Выбрать главу

— Ну?.. — настороженно сказал Куруля. — А чего? — Подняв старушечье лицо, он склонил голову набок, посмотрел на следователя, словно бы в перископ, и снова уставился в крашеный пол.

— «А чего»... — Лысенький поднял белую бровь и снова как бы с недоумением посмотрел на новые Курулины сапоги. — Не промокают?

— Не... — настороженно ответил Куруля. Он поднял глаза, рыскнул взглядом по кабинету и покосился на дверь.

— Где ж ты их взял, такие новые? — покачивая сапогом, поинтересовался лысенький.

— Где я их взял!.. — как бы с презрением отбрил Куруля. — Выдают же их у нас на заводе!

Склонив набок обрюзгшее мальчишеское лицо, лысенький все с тем же недоумением смотрел на Курулины сапоги.

— Да когда же их выдавали?

— Когда!.. — с презрением усмехнулся Куруля.

— А все же?

— Тогда и выдавали, когда выдавали! — отрезал Куруля.

— Пол года назад. Так?

— А я разве отрицаю?!

— Носишь, носишь. И до сих пор новые... А?.. Где взял сапоги, Курулин?

— Ну, е-мое! — усмехнулся Куруля.

— Снимай сапоги... Ну, снимай!

Лысенький встал и стоял, засунув руки в карманы галифе, наблюдая, как Куруля стаскивает сапоги. Дождался и снова сел.

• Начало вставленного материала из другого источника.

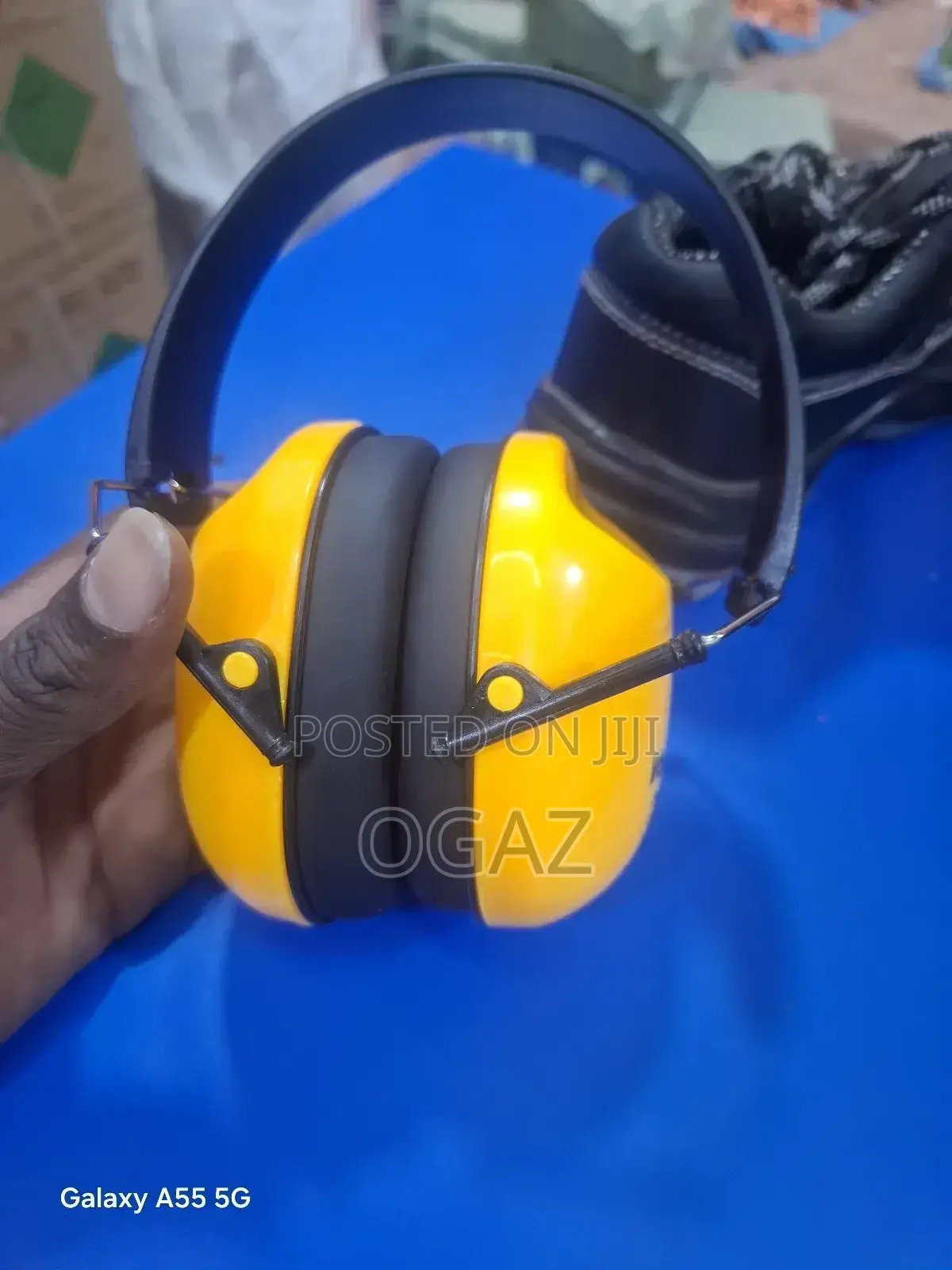 Ssafety Earmuffs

Без сапог Куруля оказался как бы обезоруженным. Уже нечего было и думать в случае чего мотануть. Куда без сапог? Людей смешить? Не-т!.. Куруля вольготно сел, развалился на стуле, задрав на колено левой ноги голую ступню правой и нагло повесив на нее шерстяную портянку.

Лысенький удовлетворенно прищурился. И даже слегка развел руками: вот, дескать, как быстро все разъяснилось. Тут и вопросы излишне уже задавать!.. Он раскрыл свой аккуратный ротик, чтобы сказать нечто окончательное, но директор завода опередил его. Как бы не желая не только вмешиваться, но и видеть происходящее, он, отвернувшись, навалившись подмышкой на спинку стула, смотрел в окно, на разверзшийся после пожара заводской двор с анфиладой стоящих один за другим закопченных, столетней давности, гремящих и шипящих цехов. А тут резко обратил к Куруле лошадиное, длинное, свернутое в морщины лицо.

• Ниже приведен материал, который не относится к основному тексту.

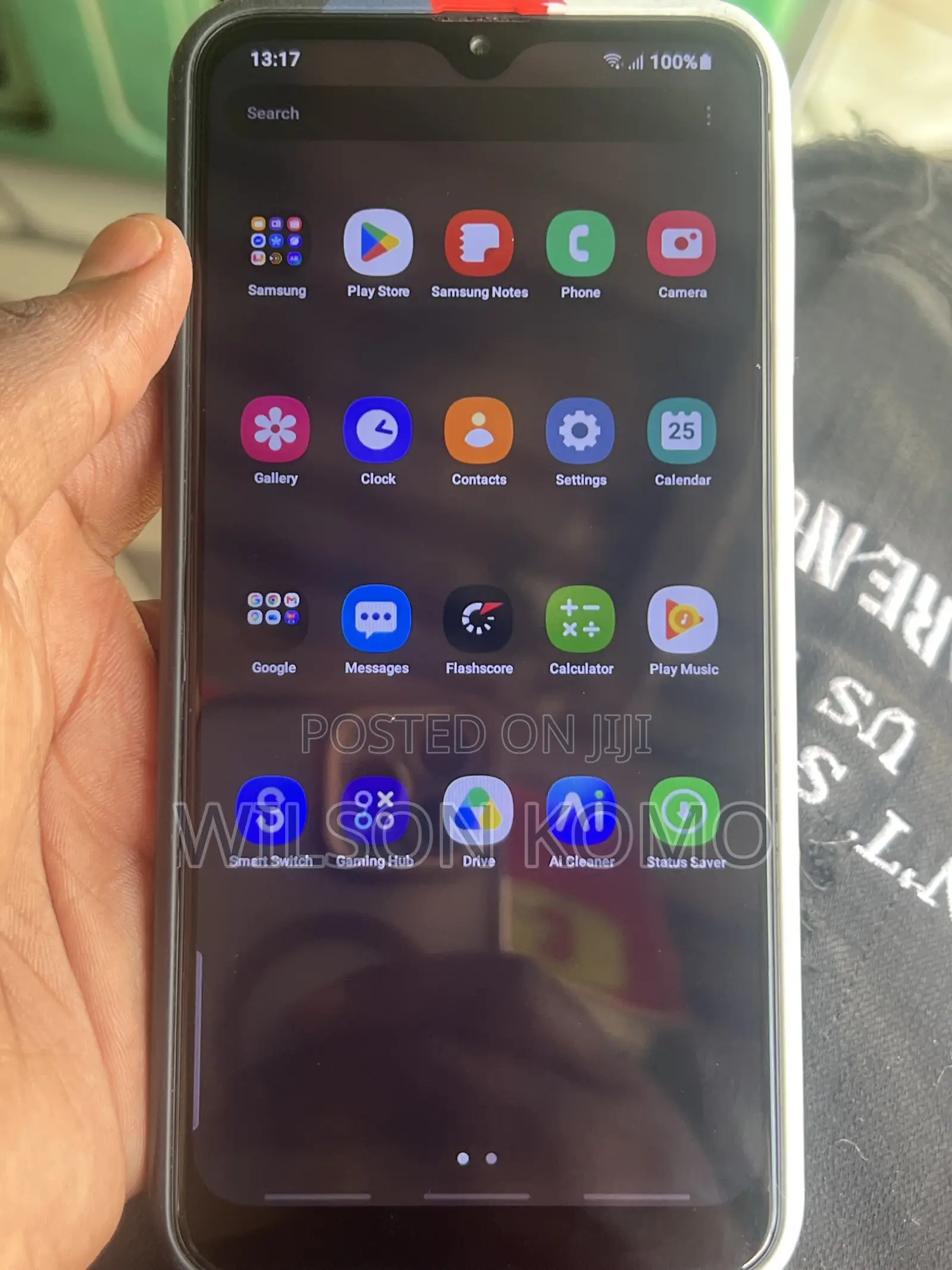 Samsung Galaxy A30s 128 GB White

— А ну, мотай отсюда! — загремел он своим вольным, привыкшим перекрывать шумы производства и крики толпы голосом. — Брысь!

Куруля молниеносно вскочил, схватил сапоги.

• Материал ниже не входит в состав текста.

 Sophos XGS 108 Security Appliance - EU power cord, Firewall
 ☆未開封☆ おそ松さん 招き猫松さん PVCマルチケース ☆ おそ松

— Стоп, стоп, стоп! — поднял ладонь и улыбнулся лысенький. — Сгорел склад, так? Ты видел?

— А то! — невольно сказал Куруля, стоя с сапогами в руках. И возмутился: — Вона! Весь полушубок себе прожег!

— Сгорел склад, — самим тоном как бы желая сказать, что Курулин ничего не понял, тихо, но без улыбки повторил лысенький. — А почему он сгорел? Кто получил пользу от того, что он сгорел?

— Пользу... Во дает! — с презрением сказал Куруля. Но невольно весь подобрался, враждебно замкнулся, насторожился, что не ускользнуло от внимания следователя.

— Вот теперь я вижу, что ты стал понимать.

— Че понимать-то мне, а?! — завопил Куруля. — Не был я на пожаре и ничего не видел. Вот так! — Он бросил сапоги, сел и с непримиримым выражением на лице отвернулся.

— Та-ак! — протянул следователь. — Оч-чень хорошо.

Под окном заскрипел снег. Затонский милиционер провел толстого низенького кладовщика все в том же вчерашнем новом ватнике и начальника пожарной охраны, у которого все еще были бессмысленно вытаращены на багровом лице глаза. Находящиеся в кабинете молча понаблюдали, как все трое уселись в сани, заводской возчик чмокнул, хлестнул вожжами, и лошадь дернулась по Заводской.

— В таком случае, — сказал лысенький, самим тоном давая понять, что происходящее за окном особь статья и их не касается, — может быть, вы, друзья дорогие, были на пожаре и что-нибудь видели?

— Откуда? — нагло усмехнувшись, прищурился Лешка.

А Федя нахмурился и стал смотреть в пол.

— Это что же такое? — изумился следователь. — А ну, встать!

Федя не шелохнулся, Лешка вскочил и, опомнившись, быстро сел, а Куруля снова задрал на колено ступню и, не торопясь, повесил на нее портянку.

— Вам что приказано?! — зло протянул лысенький.

— Теще своей приказывай! — с усмешкой бросил Куруля.

Следователь помедлил, вскинул лицо и, глядя на уставившегося в угол Курулю, встал, подошел, поднял сапог и посмотрел на клеймо.